Das Boot: bataille de l’Atlantique et guerre totale sur Starzplay

Publié le par Le Figaro par Constance Jamet

CRITIQUE - Dans la saison 2 de la série allemande événement, les convictions et les loyautés des soldats du Reich se fracturent toujours plus. Décryptage avec une de ses vedettes, le comédien francophile Stefan Konarske .

Wrangel (Stefan Konarske) a une mission délicate: poursuivre un sous-marin dont la fidélité au IIIe Reich fait doute. Stephan Rabold/Starzplay

Wrangel (Stefan Konarske) a une mission délicate: poursuivre un sous-marin dont la fidélité au IIIe Reich fait doute. Stephan Rabold/Starzplay

Téméraire de s’attaquer à un classique du film de guerre et de sous-marin. Avec sa première saison polyglotte où brillait la comédienne luxembourgeoise et révélation de Phantom Thread Vicky Krieps, la série événement allemande Das Boot nous avait bluffés l’été passé. Du huis clos cinématographique de Wolfgang Petersen, elle gardait le quotidien d’un U-Boot en mission, en pleine escalade de la bataille de l’Atlantique, et élargissait son focus sur les destins des soldats nazis stationnés dans le port de La Rochelle occupée.

Sur terre, comme sur mer, les compromis, les désillusions, les tentations, l’attentisme sont le lot de tous: des civils aux bas gradés en passant par les huiles de la Gestapo. Un officier radio se découvrait père d’une petite fille née d’une liaison avec une jeune juive ; sa sœur, secrétaire du SS en charge de la ville de Charente-Maritime, s’éprenait d’une résistante ; un commandant de sous-marin trop prudent était victime de la mutinerie de ses hommes.

Somptueux et épique

Aussi ambigu et minutieux qu’Un village français, Das Boot continue de débattre dans sa seconde saison des liens toxiques entre patriotisme et endoctrinement nazi. Somptueux et épiques, ces huit nouveaux épisodes, à découvrir sur la plateforme SVOD StarzPlay, interdisent de se reposer sur ses lauriers.
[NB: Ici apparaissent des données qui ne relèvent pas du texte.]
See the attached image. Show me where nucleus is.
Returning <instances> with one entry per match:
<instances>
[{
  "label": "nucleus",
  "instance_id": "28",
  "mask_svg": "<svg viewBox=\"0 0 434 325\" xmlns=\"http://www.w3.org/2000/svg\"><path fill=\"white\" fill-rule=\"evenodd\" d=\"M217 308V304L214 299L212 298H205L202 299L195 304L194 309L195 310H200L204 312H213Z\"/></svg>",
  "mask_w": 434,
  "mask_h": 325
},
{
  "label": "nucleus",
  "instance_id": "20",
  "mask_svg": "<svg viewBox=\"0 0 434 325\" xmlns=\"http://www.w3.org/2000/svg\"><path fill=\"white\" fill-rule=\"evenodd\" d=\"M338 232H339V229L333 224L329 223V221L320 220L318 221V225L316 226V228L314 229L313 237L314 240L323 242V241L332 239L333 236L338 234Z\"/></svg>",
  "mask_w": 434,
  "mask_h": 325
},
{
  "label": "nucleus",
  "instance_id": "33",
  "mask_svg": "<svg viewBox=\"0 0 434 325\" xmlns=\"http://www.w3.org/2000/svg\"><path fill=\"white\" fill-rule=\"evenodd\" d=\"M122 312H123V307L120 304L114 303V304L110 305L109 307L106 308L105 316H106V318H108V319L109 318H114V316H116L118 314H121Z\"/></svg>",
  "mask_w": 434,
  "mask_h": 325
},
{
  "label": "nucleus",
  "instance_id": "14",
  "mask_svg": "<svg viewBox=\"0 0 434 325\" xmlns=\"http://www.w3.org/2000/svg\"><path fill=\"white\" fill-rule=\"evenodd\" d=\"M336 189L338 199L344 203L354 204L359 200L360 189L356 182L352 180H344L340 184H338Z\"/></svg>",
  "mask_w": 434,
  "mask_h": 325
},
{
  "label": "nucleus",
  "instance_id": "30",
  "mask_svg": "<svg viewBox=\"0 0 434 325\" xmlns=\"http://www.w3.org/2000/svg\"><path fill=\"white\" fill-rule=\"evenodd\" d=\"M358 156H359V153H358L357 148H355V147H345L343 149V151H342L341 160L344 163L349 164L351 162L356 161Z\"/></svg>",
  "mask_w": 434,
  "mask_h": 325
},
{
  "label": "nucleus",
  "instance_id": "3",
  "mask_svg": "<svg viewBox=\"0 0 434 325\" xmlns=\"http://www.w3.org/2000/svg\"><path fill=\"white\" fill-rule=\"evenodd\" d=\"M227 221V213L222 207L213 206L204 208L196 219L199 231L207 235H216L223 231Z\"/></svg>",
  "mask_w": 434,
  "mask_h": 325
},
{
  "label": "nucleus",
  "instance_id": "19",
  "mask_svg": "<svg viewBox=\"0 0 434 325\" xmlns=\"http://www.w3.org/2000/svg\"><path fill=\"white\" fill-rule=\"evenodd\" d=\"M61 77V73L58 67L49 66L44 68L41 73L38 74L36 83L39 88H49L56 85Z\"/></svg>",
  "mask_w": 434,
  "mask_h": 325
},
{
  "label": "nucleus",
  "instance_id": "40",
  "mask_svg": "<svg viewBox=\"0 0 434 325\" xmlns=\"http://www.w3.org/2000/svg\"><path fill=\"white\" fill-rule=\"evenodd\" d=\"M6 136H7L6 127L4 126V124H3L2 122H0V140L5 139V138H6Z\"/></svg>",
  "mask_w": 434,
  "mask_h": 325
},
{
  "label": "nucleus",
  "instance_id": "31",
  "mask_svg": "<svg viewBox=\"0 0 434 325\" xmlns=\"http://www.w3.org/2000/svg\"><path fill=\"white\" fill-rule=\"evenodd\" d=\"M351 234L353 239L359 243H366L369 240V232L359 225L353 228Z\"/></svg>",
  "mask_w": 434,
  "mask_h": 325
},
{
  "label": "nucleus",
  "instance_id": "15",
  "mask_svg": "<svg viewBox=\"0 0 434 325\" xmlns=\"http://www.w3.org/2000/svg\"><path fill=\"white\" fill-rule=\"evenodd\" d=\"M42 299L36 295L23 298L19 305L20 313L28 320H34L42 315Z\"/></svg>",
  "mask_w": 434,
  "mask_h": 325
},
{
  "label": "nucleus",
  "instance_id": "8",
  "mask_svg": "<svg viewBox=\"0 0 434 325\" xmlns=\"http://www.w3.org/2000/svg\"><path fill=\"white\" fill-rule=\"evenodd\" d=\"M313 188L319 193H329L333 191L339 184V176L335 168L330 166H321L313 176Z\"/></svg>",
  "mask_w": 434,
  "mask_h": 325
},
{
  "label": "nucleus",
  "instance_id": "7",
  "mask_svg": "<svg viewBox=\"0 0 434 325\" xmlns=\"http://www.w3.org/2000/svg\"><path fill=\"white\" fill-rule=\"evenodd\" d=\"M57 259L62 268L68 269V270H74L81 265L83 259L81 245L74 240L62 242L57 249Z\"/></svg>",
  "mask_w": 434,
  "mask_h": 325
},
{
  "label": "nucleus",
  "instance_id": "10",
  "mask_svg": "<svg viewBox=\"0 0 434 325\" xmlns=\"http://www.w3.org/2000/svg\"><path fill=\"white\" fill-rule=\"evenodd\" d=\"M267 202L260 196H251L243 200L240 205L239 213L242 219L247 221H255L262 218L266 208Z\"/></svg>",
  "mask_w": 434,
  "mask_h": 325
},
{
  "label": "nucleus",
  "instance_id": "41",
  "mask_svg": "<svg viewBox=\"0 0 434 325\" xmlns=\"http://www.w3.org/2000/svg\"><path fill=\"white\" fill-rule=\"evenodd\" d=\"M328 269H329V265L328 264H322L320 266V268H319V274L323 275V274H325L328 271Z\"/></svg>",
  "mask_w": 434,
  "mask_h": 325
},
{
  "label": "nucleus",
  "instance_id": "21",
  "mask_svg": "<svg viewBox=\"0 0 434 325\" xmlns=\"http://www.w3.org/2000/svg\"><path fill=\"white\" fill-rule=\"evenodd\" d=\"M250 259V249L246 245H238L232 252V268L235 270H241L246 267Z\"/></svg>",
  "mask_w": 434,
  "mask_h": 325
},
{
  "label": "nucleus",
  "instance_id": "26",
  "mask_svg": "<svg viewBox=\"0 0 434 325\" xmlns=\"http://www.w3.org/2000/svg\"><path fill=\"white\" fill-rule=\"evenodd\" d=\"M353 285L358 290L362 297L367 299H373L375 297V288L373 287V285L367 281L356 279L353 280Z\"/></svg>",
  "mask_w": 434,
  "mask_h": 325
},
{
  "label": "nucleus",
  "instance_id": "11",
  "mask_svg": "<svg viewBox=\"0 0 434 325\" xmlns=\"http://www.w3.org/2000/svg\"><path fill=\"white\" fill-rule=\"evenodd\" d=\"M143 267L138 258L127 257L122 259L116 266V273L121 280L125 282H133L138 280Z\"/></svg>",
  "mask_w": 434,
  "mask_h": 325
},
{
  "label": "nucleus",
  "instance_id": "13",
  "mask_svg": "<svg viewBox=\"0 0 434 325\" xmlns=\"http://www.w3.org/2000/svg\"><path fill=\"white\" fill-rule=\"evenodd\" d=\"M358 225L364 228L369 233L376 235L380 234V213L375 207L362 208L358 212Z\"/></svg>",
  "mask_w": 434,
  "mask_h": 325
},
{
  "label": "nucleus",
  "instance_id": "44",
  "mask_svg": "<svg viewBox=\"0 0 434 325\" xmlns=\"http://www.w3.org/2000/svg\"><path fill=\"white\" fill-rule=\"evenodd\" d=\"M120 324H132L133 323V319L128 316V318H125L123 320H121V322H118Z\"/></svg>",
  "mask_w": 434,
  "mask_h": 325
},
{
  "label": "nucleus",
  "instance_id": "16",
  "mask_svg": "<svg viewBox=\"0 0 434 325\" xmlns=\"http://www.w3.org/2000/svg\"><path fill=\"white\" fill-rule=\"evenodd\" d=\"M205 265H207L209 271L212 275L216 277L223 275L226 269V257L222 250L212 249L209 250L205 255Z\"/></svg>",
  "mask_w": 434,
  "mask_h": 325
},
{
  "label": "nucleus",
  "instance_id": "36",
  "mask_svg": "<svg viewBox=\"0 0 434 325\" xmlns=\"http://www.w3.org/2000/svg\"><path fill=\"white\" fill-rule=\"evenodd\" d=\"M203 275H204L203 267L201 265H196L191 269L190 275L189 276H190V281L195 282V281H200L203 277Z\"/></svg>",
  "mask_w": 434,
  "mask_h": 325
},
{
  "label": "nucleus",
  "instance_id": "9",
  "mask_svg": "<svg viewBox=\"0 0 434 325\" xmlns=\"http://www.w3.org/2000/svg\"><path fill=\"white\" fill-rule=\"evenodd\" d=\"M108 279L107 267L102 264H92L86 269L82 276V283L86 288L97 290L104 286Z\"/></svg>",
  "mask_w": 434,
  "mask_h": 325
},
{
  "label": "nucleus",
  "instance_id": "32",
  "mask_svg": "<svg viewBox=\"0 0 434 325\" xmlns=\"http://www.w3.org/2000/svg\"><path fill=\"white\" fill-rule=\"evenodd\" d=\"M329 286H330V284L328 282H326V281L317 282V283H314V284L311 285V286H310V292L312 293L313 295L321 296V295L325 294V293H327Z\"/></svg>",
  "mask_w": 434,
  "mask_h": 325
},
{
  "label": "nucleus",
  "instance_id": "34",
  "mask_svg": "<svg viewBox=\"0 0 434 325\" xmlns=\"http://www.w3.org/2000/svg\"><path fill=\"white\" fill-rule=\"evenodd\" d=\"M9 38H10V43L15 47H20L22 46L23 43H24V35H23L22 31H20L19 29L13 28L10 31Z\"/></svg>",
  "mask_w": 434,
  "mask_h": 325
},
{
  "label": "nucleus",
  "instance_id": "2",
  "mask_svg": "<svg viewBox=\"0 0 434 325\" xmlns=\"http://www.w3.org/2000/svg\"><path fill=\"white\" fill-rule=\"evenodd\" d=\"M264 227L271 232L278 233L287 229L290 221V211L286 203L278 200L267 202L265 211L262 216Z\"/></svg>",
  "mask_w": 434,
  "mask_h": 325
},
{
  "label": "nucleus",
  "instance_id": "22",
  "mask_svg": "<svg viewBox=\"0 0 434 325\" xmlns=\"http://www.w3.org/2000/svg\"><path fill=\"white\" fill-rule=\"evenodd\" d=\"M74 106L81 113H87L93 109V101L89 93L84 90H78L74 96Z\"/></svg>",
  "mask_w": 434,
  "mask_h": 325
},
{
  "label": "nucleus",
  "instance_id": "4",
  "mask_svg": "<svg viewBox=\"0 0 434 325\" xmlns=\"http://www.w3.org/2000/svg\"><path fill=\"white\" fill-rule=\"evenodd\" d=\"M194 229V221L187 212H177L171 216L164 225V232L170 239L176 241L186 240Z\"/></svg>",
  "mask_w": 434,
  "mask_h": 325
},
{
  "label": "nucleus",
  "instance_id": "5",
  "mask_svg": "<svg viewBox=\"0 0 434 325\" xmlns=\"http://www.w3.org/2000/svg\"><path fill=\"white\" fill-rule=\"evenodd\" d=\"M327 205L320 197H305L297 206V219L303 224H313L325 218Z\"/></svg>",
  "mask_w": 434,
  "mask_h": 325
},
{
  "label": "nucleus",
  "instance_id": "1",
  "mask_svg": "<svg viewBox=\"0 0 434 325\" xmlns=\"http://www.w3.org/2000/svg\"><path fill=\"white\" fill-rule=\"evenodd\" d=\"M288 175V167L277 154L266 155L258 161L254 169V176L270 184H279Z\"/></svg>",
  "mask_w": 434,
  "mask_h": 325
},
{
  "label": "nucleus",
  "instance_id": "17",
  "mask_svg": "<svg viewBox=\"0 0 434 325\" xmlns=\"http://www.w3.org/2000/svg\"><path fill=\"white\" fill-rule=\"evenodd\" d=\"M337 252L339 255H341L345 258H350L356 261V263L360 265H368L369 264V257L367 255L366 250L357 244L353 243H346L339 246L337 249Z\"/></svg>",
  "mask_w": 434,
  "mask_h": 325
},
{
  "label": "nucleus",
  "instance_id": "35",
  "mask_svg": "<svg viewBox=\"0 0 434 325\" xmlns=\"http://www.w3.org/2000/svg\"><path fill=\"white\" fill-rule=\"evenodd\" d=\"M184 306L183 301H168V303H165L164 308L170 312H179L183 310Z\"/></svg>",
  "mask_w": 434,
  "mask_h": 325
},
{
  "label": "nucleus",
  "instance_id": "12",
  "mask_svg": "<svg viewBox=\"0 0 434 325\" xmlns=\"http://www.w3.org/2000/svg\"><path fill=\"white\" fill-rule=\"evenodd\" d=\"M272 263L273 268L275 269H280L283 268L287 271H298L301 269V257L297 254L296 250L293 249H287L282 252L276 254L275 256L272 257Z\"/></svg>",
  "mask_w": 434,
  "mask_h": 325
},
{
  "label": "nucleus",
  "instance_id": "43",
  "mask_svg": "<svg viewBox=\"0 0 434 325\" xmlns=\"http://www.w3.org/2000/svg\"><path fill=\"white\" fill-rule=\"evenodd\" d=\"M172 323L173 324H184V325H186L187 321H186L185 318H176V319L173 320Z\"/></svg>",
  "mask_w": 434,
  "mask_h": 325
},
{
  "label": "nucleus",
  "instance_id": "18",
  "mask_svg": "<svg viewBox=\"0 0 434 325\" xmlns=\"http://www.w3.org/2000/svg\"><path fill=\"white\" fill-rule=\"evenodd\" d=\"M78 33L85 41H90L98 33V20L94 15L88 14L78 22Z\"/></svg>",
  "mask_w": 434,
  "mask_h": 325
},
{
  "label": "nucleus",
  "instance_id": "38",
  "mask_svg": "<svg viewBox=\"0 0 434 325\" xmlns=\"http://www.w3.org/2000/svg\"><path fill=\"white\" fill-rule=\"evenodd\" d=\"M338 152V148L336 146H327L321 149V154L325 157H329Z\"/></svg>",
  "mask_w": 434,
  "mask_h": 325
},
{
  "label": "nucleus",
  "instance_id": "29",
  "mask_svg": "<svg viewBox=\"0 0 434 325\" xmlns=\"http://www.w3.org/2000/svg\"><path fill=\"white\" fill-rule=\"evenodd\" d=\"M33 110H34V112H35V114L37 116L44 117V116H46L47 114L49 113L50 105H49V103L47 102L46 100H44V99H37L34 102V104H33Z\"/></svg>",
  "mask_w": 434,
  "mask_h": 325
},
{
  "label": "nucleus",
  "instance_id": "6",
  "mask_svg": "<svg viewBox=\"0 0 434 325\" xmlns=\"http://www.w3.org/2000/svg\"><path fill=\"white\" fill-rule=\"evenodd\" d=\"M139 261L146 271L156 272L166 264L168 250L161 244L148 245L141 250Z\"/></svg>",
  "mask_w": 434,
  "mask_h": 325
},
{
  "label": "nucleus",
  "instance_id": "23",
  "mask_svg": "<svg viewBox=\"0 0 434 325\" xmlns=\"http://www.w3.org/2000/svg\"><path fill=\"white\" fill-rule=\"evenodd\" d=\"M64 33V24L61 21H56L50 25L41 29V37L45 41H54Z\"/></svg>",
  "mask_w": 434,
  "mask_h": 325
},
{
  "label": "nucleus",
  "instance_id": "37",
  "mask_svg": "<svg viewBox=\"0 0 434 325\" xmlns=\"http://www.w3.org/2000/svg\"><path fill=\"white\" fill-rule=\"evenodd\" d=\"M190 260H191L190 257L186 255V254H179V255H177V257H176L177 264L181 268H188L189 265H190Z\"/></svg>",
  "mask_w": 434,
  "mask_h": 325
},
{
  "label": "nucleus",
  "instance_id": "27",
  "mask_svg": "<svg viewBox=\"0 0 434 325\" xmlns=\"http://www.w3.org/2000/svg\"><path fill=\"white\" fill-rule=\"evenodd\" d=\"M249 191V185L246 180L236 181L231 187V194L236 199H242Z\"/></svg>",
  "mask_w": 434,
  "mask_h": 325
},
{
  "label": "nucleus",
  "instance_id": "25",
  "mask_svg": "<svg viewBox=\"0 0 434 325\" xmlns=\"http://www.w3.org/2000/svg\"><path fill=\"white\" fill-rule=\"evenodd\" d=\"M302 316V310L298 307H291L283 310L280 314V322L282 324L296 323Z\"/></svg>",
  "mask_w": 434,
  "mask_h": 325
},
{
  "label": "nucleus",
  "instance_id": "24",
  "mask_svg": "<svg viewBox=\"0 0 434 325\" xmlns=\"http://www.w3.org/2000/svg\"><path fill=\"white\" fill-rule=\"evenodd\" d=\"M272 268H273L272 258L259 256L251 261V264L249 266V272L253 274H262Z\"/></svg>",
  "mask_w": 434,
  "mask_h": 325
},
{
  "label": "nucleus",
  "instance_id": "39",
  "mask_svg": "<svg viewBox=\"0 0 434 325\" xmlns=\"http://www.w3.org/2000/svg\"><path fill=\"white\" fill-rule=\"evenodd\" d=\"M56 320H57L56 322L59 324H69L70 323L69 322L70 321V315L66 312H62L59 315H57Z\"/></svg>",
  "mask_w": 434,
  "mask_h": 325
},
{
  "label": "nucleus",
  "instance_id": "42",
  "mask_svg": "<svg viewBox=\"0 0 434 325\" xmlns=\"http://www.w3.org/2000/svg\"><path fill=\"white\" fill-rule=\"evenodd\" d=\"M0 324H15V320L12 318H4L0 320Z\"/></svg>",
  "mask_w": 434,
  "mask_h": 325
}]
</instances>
Dès le premier, un des personnages clés commet un faux pas létal. D’autres sortent de l’ombre, comme le commandant de U-Boot Ulrich Wrangel. «Il m’a fallu du temps pour arriver à faire le lien entre les saisons», avoue au Figaro son interprète, le francophile Stefan Konarske (Le Jeune Karl Marx). «Observateur et mutique qui restait souvent allongé dans sa cabine, il devient central et donneur d’ordres et va aller de plus en plus loin dans son duel et sa folie», décrypte le comédien, qui garde un souvenir impressionné du tournage de cinq mois entre Munich, La Rochelle, Manchester, Liverpool, Prague et Malte. Quatre morceaux de sous-marin ont été reconstitués sur les plateaux en République tchèque. À Malte, une piscine à débordement a permis de recréer vagues et vents pour les scènes en extérieur. Wrangel a une mission délicate: poursuivre un sous-marin dont la fidélité au IIIe Reich fait doute.

Plus âpre, plus sombre, plus spectaculaire… Das Boot s’enfonce en cet hiver 1942 dans une bataille navale et une guerre totale sans merci. Sur les flots, toutes les manœuvres sont permises. À La Rochelle, la Gestapo poursuit ses traques et interrogatoires. Cette saison suit aussi des sympathisants hitlériens jouant les agitateurs à New York et troublés par les sirènes du rêve américain. D’où l’impression parfois de suivre trois séries différentes. Mais Das Boot n’oublie jamais de regarder cette Seconde Guerre mondiale à hauteur d’hommes. «Je n’ai pas voulu jouer Wrangel comme un méchant pur et simple», note Stefan Konarske . «Pour en arriver à ce degré d’aveuglement, il est forcément passé par de nombreuses étapes, rencontres et événements qui l’ont forgé pour le pire»

L’héritage du conflit est encore prégnant. «Je viens d’une famille où l’on parle peu de cette période. Ma grand-mère, très timide, n’a jamais évoqué cette période. Je me suis demandé ce qui s’était passé», relève Stefan Konarske . Et de raconter: «C’est en déménageant, en 1997, en France où j’ai passé mon baccalauréat que j’ai été confronté avec la responsabilité d’être allemand. J’étais dans un village de la Somme, avec lequel la commune où j’habitais outre-Rhin était jumelée. Ma venue a paniqué une vieille dame qui s’est enfermée chez elle et disait: ‘Je ne veux pas que les Allemands soient de retour».